At 33 I stopped drinking (which I had been doing heavily since my 30th birthday), realizing that I was on a pathway to alcoholism and that whatever benefit I felt from alcohol was outweighed by drawbacks of feeling like shit and having a difficult time getting up.
At 34 I entered a loving relationship which I'm still in and at 37 I started my own business which has given me a strong sense of control over my own life and also has made me feel more financially secure that I ever felt before. (Which is not to say I'm rich. Just that I live a normal middle-class lifestyle, which, growing up poor in the cold lonely Midwest I never thought I would achieve.)
At 39 my son Lukas was born, a fact which brings me joy and a new kind of fear almost every day.
My girlfriend and son, 2010
My thirties were awesome.
You see. what I needed was a change of paradigm. I needed to look at the world with fresh eyes. I had to completely change my position, my geographical location, I had to get to the bottom of the bottom and realize that everything I knew about myself and the world was, well, basically wrong. And I needed to realize that the things that I was hung up on were complete and utter bullshit.
And I needed love, I guess --because I grew up in a home where love was, well, not non-existent but it was rather under-pressure and a little warped.
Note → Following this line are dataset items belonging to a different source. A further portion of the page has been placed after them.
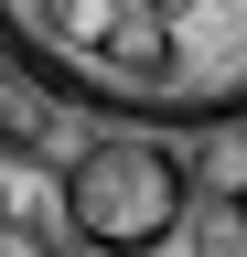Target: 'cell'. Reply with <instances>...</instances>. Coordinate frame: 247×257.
<instances>
[{
  "label": "cell",
  "mask_w": 247,
  "mask_h": 257,
  "mask_svg": "<svg viewBox=\"0 0 247 257\" xmlns=\"http://www.w3.org/2000/svg\"><path fill=\"white\" fill-rule=\"evenodd\" d=\"M0 257H65V246H54L33 214H0Z\"/></svg>",
  "instance_id": "obj_5"
},
{
  "label": "cell",
  "mask_w": 247,
  "mask_h": 257,
  "mask_svg": "<svg viewBox=\"0 0 247 257\" xmlns=\"http://www.w3.org/2000/svg\"><path fill=\"white\" fill-rule=\"evenodd\" d=\"M65 236H86L97 257H150L183 236V214H194V172H183L172 140H150V128H97L86 150H65Z\"/></svg>",
  "instance_id": "obj_2"
},
{
  "label": "cell",
  "mask_w": 247,
  "mask_h": 257,
  "mask_svg": "<svg viewBox=\"0 0 247 257\" xmlns=\"http://www.w3.org/2000/svg\"><path fill=\"white\" fill-rule=\"evenodd\" d=\"M0 54L54 107L129 128L247 118V0H0Z\"/></svg>",
  "instance_id": "obj_1"
},
{
  "label": "cell",
  "mask_w": 247,
  "mask_h": 257,
  "mask_svg": "<svg viewBox=\"0 0 247 257\" xmlns=\"http://www.w3.org/2000/svg\"><path fill=\"white\" fill-rule=\"evenodd\" d=\"M194 257H247V204H194Z\"/></svg>",
  "instance_id": "obj_4"
},
{
  "label": "cell",
  "mask_w": 247,
  "mask_h": 257,
  "mask_svg": "<svg viewBox=\"0 0 247 257\" xmlns=\"http://www.w3.org/2000/svg\"><path fill=\"white\" fill-rule=\"evenodd\" d=\"M183 172H194V204H247V118H215Z\"/></svg>",
  "instance_id": "obj_3"
}]
</instances>
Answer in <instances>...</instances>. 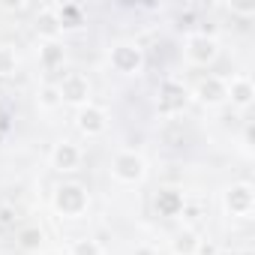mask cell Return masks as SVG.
<instances>
[{
	"label": "cell",
	"instance_id": "7c38bea8",
	"mask_svg": "<svg viewBox=\"0 0 255 255\" xmlns=\"http://www.w3.org/2000/svg\"><path fill=\"white\" fill-rule=\"evenodd\" d=\"M183 204H186V195H183V189H177V186H162V189L153 195V207H156V213L165 216V219L180 216V213H183Z\"/></svg>",
	"mask_w": 255,
	"mask_h": 255
},
{
	"label": "cell",
	"instance_id": "d6986e66",
	"mask_svg": "<svg viewBox=\"0 0 255 255\" xmlns=\"http://www.w3.org/2000/svg\"><path fill=\"white\" fill-rule=\"evenodd\" d=\"M39 243H42V231H39L36 225L18 231V246H21V249H39Z\"/></svg>",
	"mask_w": 255,
	"mask_h": 255
},
{
	"label": "cell",
	"instance_id": "2e32d148",
	"mask_svg": "<svg viewBox=\"0 0 255 255\" xmlns=\"http://www.w3.org/2000/svg\"><path fill=\"white\" fill-rule=\"evenodd\" d=\"M60 105H63V99H60L57 84H42V87L36 90V108H39V111H57Z\"/></svg>",
	"mask_w": 255,
	"mask_h": 255
},
{
	"label": "cell",
	"instance_id": "9a60e30c",
	"mask_svg": "<svg viewBox=\"0 0 255 255\" xmlns=\"http://www.w3.org/2000/svg\"><path fill=\"white\" fill-rule=\"evenodd\" d=\"M36 57H39V66L45 72H54V69H60L66 63V48L60 42H39Z\"/></svg>",
	"mask_w": 255,
	"mask_h": 255
},
{
	"label": "cell",
	"instance_id": "ac0fdd59",
	"mask_svg": "<svg viewBox=\"0 0 255 255\" xmlns=\"http://www.w3.org/2000/svg\"><path fill=\"white\" fill-rule=\"evenodd\" d=\"M18 69V54L12 45H0V78H9Z\"/></svg>",
	"mask_w": 255,
	"mask_h": 255
},
{
	"label": "cell",
	"instance_id": "5b68a950",
	"mask_svg": "<svg viewBox=\"0 0 255 255\" xmlns=\"http://www.w3.org/2000/svg\"><path fill=\"white\" fill-rule=\"evenodd\" d=\"M183 57H186L189 66H198V69L216 63V57H219V42H216V36L189 33L186 42H183Z\"/></svg>",
	"mask_w": 255,
	"mask_h": 255
},
{
	"label": "cell",
	"instance_id": "8fae6325",
	"mask_svg": "<svg viewBox=\"0 0 255 255\" xmlns=\"http://www.w3.org/2000/svg\"><path fill=\"white\" fill-rule=\"evenodd\" d=\"M33 30H36V36H39L42 42H60V36H63V21H60L57 9H54V6H42V9L36 12V18H33Z\"/></svg>",
	"mask_w": 255,
	"mask_h": 255
},
{
	"label": "cell",
	"instance_id": "9c48e42d",
	"mask_svg": "<svg viewBox=\"0 0 255 255\" xmlns=\"http://www.w3.org/2000/svg\"><path fill=\"white\" fill-rule=\"evenodd\" d=\"M57 90H60L63 105H75V108H84V105L90 102V93H93L90 78L81 75V72H66L63 81L57 84Z\"/></svg>",
	"mask_w": 255,
	"mask_h": 255
},
{
	"label": "cell",
	"instance_id": "44dd1931",
	"mask_svg": "<svg viewBox=\"0 0 255 255\" xmlns=\"http://www.w3.org/2000/svg\"><path fill=\"white\" fill-rule=\"evenodd\" d=\"M15 222H18V213H15V207H12V204H0V231H9V228H15Z\"/></svg>",
	"mask_w": 255,
	"mask_h": 255
},
{
	"label": "cell",
	"instance_id": "e0dca14e",
	"mask_svg": "<svg viewBox=\"0 0 255 255\" xmlns=\"http://www.w3.org/2000/svg\"><path fill=\"white\" fill-rule=\"evenodd\" d=\"M66 255H105V249H102V243L96 237H78V240L69 243Z\"/></svg>",
	"mask_w": 255,
	"mask_h": 255
},
{
	"label": "cell",
	"instance_id": "30bf717a",
	"mask_svg": "<svg viewBox=\"0 0 255 255\" xmlns=\"http://www.w3.org/2000/svg\"><path fill=\"white\" fill-rule=\"evenodd\" d=\"M48 165L54 171H60V174L78 171V165H81V147L72 144V141H57L51 147V153H48Z\"/></svg>",
	"mask_w": 255,
	"mask_h": 255
},
{
	"label": "cell",
	"instance_id": "ffe728a7",
	"mask_svg": "<svg viewBox=\"0 0 255 255\" xmlns=\"http://www.w3.org/2000/svg\"><path fill=\"white\" fill-rule=\"evenodd\" d=\"M60 21H63V30L66 27H78V18H81V6H72V3H63V6H54Z\"/></svg>",
	"mask_w": 255,
	"mask_h": 255
},
{
	"label": "cell",
	"instance_id": "6da1fadb",
	"mask_svg": "<svg viewBox=\"0 0 255 255\" xmlns=\"http://www.w3.org/2000/svg\"><path fill=\"white\" fill-rule=\"evenodd\" d=\"M108 66L117 72V75H141L144 66H147V57H144V48L138 42H114L108 48Z\"/></svg>",
	"mask_w": 255,
	"mask_h": 255
},
{
	"label": "cell",
	"instance_id": "7a4b0ae2",
	"mask_svg": "<svg viewBox=\"0 0 255 255\" xmlns=\"http://www.w3.org/2000/svg\"><path fill=\"white\" fill-rule=\"evenodd\" d=\"M189 99H192V96H189L186 81L168 75V78H162L159 87H156V114L174 117V114H180V111L189 105Z\"/></svg>",
	"mask_w": 255,
	"mask_h": 255
},
{
	"label": "cell",
	"instance_id": "8992f818",
	"mask_svg": "<svg viewBox=\"0 0 255 255\" xmlns=\"http://www.w3.org/2000/svg\"><path fill=\"white\" fill-rule=\"evenodd\" d=\"M222 207H225L228 216L249 219L252 210H255V189H252V183L243 180V183H231V186H225V192H222Z\"/></svg>",
	"mask_w": 255,
	"mask_h": 255
},
{
	"label": "cell",
	"instance_id": "5bb4252c",
	"mask_svg": "<svg viewBox=\"0 0 255 255\" xmlns=\"http://www.w3.org/2000/svg\"><path fill=\"white\" fill-rule=\"evenodd\" d=\"M198 246H201V234H198L192 225H183V228L174 231L171 240H168L171 255H198Z\"/></svg>",
	"mask_w": 255,
	"mask_h": 255
},
{
	"label": "cell",
	"instance_id": "ba28073f",
	"mask_svg": "<svg viewBox=\"0 0 255 255\" xmlns=\"http://www.w3.org/2000/svg\"><path fill=\"white\" fill-rule=\"evenodd\" d=\"M75 129H78L84 138H99V135H105V129H108V111H105L102 105H96V102H87V105L78 108V114H75Z\"/></svg>",
	"mask_w": 255,
	"mask_h": 255
},
{
	"label": "cell",
	"instance_id": "52a82bcc",
	"mask_svg": "<svg viewBox=\"0 0 255 255\" xmlns=\"http://www.w3.org/2000/svg\"><path fill=\"white\" fill-rule=\"evenodd\" d=\"M189 96H192L198 105H204V108H219V105L228 102V84H225V78H219V75H204V78H198V84L189 90Z\"/></svg>",
	"mask_w": 255,
	"mask_h": 255
},
{
	"label": "cell",
	"instance_id": "cb8c5ba5",
	"mask_svg": "<svg viewBox=\"0 0 255 255\" xmlns=\"http://www.w3.org/2000/svg\"><path fill=\"white\" fill-rule=\"evenodd\" d=\"M213 255H237V252H231V249H216Z\"/></svg>",
	"mask_w": 255,
	"mask_h": 255
},
{
	"label": "cell",
	"instance_id": "277c9868",
	"mask_svg": "<svg viewBox=\"0 0 255 255\" xmlns=\"http://www.w3.org/2000/svg\"><path fill=\"white\" fill-rule=\"evenodd\" d=\"M111 177L117 183H126V186H135L147 177V159L138 153V150H117L111 156Z\"/></svg>",
	"mask_w": 255,
	"mask_h": 255
},
{
	"label": "cell",
	"instance_id": "603a6c76",
	"mask_svg": "<svg viewBox=\"0 0 255 255\" xmlns=\"http://www.w3.org/2000/svg\"><path fill=\"white\" fill-rule=\"evenodd\" d=\"M135 255H153V249H147V246H141V249H138Z\"/></svg>",
	"mask_w": 255,
	"mask_h": 255
},
{
	"label": "cell",
	"instance_id": "d4e9b609",
	"mask_svg": "<svg viewBox=\"0 0 255 255\" xmlns=\"http://www.w3.org/2000/svg\"><path fill=\"white\" fill-rule=\"evenodd\" d=\"M237 255H252V249H243V252H237Z\"/></svg>",
	"mask_w": 255,
	"mask_h": 255
},
{
	"label": "cell",
	"instance_id": "484cf974",
	"mask_svg": "<svg viewBox=\"0 0 255 255\" xmlns=\"http://www.w3.org/2000/svg\"><path fill=\"white\" fill-rule=\"evenodd\" d=\"M45 255H63V252H45Z\"/></svg>",
	"mask_w": 255,
	"mask_h": 255
},
{
	"label": "cell",
	"instance_id": "7402d4cb",
	"mask_svg": "<svg viewBox=\"0 0 255 255\" xmlns=\"http://www.w3.org/2000/svg\"><path fill=\"white\" fill-rule=\"evenodd\" d=\"M0 9H6V12H21V9H27V3H0Z\"/></svg>",
	"mask_w": 255,
	"mask_h": 255
},
{
	"label": "cell",
	"instance_id": "3957f363",
	"mask_svg": "<svg viewBox=\"0 0 255 255\" xmlns=\"http://www.w3.org/2000/svg\"><path fill=\"white\" fill-rule=\"evenodd\" d=\"M51 207H54V213H60L66 219H78V216L87 213L90 195L81 183H60L51 195Z\"/></svg>",
	"mask_w": 255,
	"mask_h": 255
},
{
	"label": "cell",
	"instance_id": "4fadbf2b",
	"mask_svg": "<svg viewBox=\"0 0 255 255\" xmlns=\"http://www.w3.org/2000/svg\"><path fill=\"white\" fill-rule=\"evenodd\" d=\"M225 84H228V102H231L234 108L246 111V108L255 102V84H252V78H249L246 72L231 75V81H225Z\"/></svg>",
	"mask_w": 255,
	"mask_h": 255
}]
</instances>
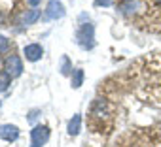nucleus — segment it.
<instances>
[{
	"instance_id": "1",
	"label": "nucleus",
	"mask_w": 161,
	"mask_h": 147,
	"mask_svg": "<svg viewBox=\"0 0 161 147\" xmlns=\"http://www.w3.org/2000/svg\"><path fill=\"white\" fill-rule=\"evenodd\" d=\"M76 42H78L80 47H84V49H91L95 45V28H93L91 23H84L82 27L78 28Z\"/></svg>"
},
{
	"instance_id": "2",
	"label": "nucleus",
	"mask_w": 161,
	"mask_h": 147,
	"mask_svg": "<svg viewBox=\"0 0 161 147\" xmlns=\"http://www.w3.org/2000/svg\"><path fill=\"white\" fill-rule=\"evenodd\" d=\"M91 119L93 121H106V119H110L112 117V106H110V102L108 100H104V98H97L95 102H93V106H91Z\"/></svg>"
},
{
	"instance_id": "3",
	"label": "nucleus",
	"mask_w": 161,
	"mask_h": 147,
	"mask_svg": "<svg viewBox=\"0 0 161 147\" xmlns=\"http://www.w3.org/2000/svg\"><path fill=\"white\" fill-rule=\"evenodd\" d=\"M49 139V128L46 124H36L31 130V147H42Z\"/></svg>"
},
{
	"instance_id": "4",
	"label": "nucleus",
	"mask_w": 161,
	"mask_h": 147,
	"mask_svg": "<svg viewBox=\"0 0 161 147\" xmlns=\"http://www.w3.org/2000/svg\"><path fill=\"white\" fill-rule=\"evenodd\" d=\"M4 70L10 74V78H17L23 74V60L17 55H8L4 60Z\"/></svg>"
},
{
	"instance_id": "5",
	"label": "nucleus",
	"mask_w": 161,
	"mask_h": 147,
	"mask_svg": "<svg viewBox=\"0 0 161 147\" xmlns=\"http://www.w3.org/2000/svg\"><path fill=\"white\" fill-rule=\"evenodd\" d=\"M118 10L123 15L131 17V15H136L140 10H144V2H142V0H123V2H119Z\"/></svg>"
},
{
	"instance_id": "6",
	"label": "nucleus",
	"mask_w": 161,
	"mask_h": 147,
	"mask_svg": "<svg viewBox=\"0 0 161 147\" xmlns=\"http://www.w3.org/2000/svg\"><path fill=\"white\" fill-rule=\"evenodd\" d=\"M63 15H64V6L59 2V0H49L47 10H46V19L55 21V19H61Z\"/></svg>"
},
{
	"instance_id": "7",
	"label": "nucleus",
	"mask_w": 161,
	"mask_h": 147,
	"mask_svg": "<svg viewBox=\"0 0 161 147\" xmlns=\"http://www.w3.org/2000/svg\"><path fill=\"white\" fill-rule=\"evenodd\" d=\"M23 55H25V58H27V60L36 62V60H40V58H42L44 49H42V45H40V43H29V45H25Z\"/></svg>"
},
{
	"instance_id": "8",
	"label": "nucleus",
	"mask_w": 161,
	"mask_h": 147,
	"mask_svg": "<svg viewBox=\"0 0 161 147\" xmlns=\"http://www.w3.org/2000/svg\"><path fill=\"white\" fill-rule=\"evenodd\" d=\"M0 138L6 139V141H15L19 138V128L12 123L8 124H0Z\"/></svg>"
},
{
	"instance_id": "9",
	"label": "nucleus",
	"mask_w": 161,
	"mask_h": 147,
	"mask_svg": "<svg viewBox=\"0 0 161 147\" xmlns=\"http://www.w3.org/2000/svg\"><path fill=\"white\" fill-rule=\"evenodd\" d=\"M82 130V115L76 113L72 115V119L68 121V136H78Z\"/></svg>"
},
{
	"instance_id": "10",
	"label": "nucleus",
	"mask_w": 161,
	"mask_h": 147,
	"mask_svg": "<svg viewBox=\"0 0 161 147\" xmlns=\"http://www.w3.org/2000/svg\"><path fill=\"white\" fill-rule=\"evenodd\" d=\"M38 19H40V12H38V10H29V12L23 15L21 23H23L25 27H29V25H34Z\"/></svg>"
},
{
	"instance_id": "11",
	"label": "nucleus",
	"mask_w": 161,
	"mask_h": 147,
	"mask_svg": "<svg viewBox=\"0 0 161 147\" xmlns=\"http://www.w3.org/2000/svg\"><path fill=\"white\" fill-rule=\"evenodd\" d=\"M70 83H72L74 89H80V87H82V83H84V70H82V68H76V70L72 72Z\"/></svg>"
},
{
	"instance_id": "12",
	"label": "nucleus",
	"mask_w": 161,
	"mask_h": 147,
	"mask_svg": "<svg viewBox=\"0 0 161 147\" xmlns=\"http://www.w3.org/2000/svg\"><path fill=\"white\" fill-rule=\"evenodd\" d=\"M10 83H12L10 74H8L6 70H0V93H2V91H6V89L10 87Z\"/></svg>"
},
{
	"instance_id": "13",
	"label": "nucleus",
	"mask_w": 161,
	"mask_h": 147,
	"mask_svg": "<svg viewBox=\"0 0 161 147\" xmlns=\"http://www.w3.org/2000/svg\"><path fill=\"white\" fill-rule=\"evenodd\" d=\"M70 70H72V66H70V60H68V57H63V66H61V74H63V76H68V74H70Z\"/></svg>"
},
{
	"instance_id": "14",
	"label": "nucleus",
	"mask_w": 161,
	"mask_h": 147,
	"mask_svg": "<svg viewBox=\"0 0 161 147\" xmlns=\"http://www.w3.org/2000/svg\"><path fill=\"white\" fill-rule=\"evenodd\" d=\"M10 49V42H8V38H4L2 34H0V53H4V51H8Z\"/></svg>"
},
{
	"instance_id": "15",
	"label": "nucleus",
	"mask_w": 161,
	"mask_h": 147,
	"mask_svg": "<svg viewBox=\"0 0 161 147\" xmlns=\"http://www.w3.org/2000/svg\"><path fill=\"white\" fill-rule=\"evenodd\" d=\"M112 0H95V6H110Z\"/></svg>"
},
{
	"instance_id": "16",
	"label": "nucleus",
	"mask_w": 161,
	"mask_h": 147,
	"mask_svg": "<svg viewBox=\"0 0 161 147\" xmlns=\"http://www.w3.org/2000/svg\"><path fill=\"white\" fill-rule=\"evenodd\" d=\"M27 2H29L31 6H36V4H40V0H27Z\"/></svg>"
},
{
	"instance_id": "17",
	"label": "nucleus",
	"mask_w": 161,
	"mask_h": 147,
	"mask_svg": "<svg viewBox=\"0 0 161 147\" xmlns=\"http://www.w3.org/2000/svg\"><path fill=\"white\" fill-rule=\"evenodd\" d=\"M4 25V17H2V13H0V27Z\"/></svg>"
},
{
	"instance_id": "18",
	"label": "nucleus",
	"mask_w": 161,
	"mask_h": 147,
	"mask_svg": "<svg viewBox=\"0 0 161 147\" xmlns=\"http://www.w3.org/2000/svg\"><path fill=\"white\" fill-rule=\"evenodd\" d=\"M157 2H159V6H161V0H157Z\"/></svg>"
}]
</instances>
Is life perfect no? No. Life is actually kind of boring.
I like it that way.
Oddly, at 45 I often feel sadly nostalgic for my twenties. I want them back! To be young again! The possibilities I felt! 
  This is the weird truth about mid-life crises, I think.
It's amusing to me that I look back at a time in my life marked by starvation, poverty, loneliness, emotional pain and drug use and yearn to have it back. Nostalgia is a drug like any other. Illusion.